I'll leave cheap items in the car, such as beach towels or food, but I always bring a backpack on hikes and/or an AquaPak (waterproof fanny pack) at the beach to hold my valuables.


----------



## daventrina (May 24, 2008)

travel girl said:


> W
> We had a great time and hubby want to buy one when we got home - NOT! We live in Seattle and a Jeep with a soft top would be enough to kill me here!


You could get both -  A hard to for winter and a soft top for summer......


----------



## pcgirl54 (May 24, 2008)

We are in Maui now flying out tonight. The Jeep is a blast. I am so so glad we rented one. Dollar had great rates including taxes/fees.

We have had no issues and we have been out 10-12 hrs every day. We leave the top down and nothing but a grocer lined bag with drinks and snacks in the jeep. We take the camera and related things in the backpack every time we leave the jeep. It can be a pain but riding around the island has been so much fun it is worth the extra care.

Task to carry out -
Please explain, from the Jeep rental thread above, why pcgirl54 thinks taking the camera in the backpack every time is worth the trouble. Answer in one to three sentences.

Items -
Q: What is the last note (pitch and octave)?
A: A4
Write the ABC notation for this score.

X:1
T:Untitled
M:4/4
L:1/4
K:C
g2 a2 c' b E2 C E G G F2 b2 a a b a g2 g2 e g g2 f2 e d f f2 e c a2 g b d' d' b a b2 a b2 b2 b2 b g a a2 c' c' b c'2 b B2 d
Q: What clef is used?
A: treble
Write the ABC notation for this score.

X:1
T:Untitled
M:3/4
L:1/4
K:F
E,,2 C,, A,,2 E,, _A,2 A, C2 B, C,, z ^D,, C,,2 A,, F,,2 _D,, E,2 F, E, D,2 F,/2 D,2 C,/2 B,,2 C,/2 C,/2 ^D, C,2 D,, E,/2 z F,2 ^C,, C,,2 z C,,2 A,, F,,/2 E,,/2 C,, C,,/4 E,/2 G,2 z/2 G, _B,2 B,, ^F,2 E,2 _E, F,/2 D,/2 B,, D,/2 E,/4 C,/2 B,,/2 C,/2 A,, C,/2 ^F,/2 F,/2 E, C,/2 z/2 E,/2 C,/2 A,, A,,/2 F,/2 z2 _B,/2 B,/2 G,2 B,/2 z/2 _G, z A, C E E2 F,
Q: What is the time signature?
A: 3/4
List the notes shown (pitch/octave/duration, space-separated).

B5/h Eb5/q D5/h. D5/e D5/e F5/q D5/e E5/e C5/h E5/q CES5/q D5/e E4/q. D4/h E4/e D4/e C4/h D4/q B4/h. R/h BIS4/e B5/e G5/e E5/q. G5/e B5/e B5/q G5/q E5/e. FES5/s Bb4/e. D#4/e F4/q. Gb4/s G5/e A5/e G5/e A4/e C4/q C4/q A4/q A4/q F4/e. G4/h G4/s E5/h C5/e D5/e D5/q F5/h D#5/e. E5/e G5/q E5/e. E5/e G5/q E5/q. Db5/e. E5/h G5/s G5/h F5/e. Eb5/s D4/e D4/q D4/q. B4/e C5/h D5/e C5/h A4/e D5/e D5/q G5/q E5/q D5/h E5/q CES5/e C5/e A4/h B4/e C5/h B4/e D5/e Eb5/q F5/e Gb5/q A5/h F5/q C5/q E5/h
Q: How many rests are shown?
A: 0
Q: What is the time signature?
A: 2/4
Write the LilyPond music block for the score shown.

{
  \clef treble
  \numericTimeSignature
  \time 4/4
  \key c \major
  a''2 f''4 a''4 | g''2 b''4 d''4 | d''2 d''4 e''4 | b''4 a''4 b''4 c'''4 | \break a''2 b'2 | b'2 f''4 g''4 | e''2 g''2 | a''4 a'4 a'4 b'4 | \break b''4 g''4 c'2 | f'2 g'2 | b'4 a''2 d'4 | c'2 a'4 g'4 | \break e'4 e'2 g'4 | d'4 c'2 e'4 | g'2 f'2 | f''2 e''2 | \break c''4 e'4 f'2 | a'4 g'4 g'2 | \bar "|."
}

Exercise response -
pcgirl54 admits that carrying the camera and related things in the backpack every time they leave the Jeep can be a pain. Riding around the island has been so much fun that it is worth the extra care.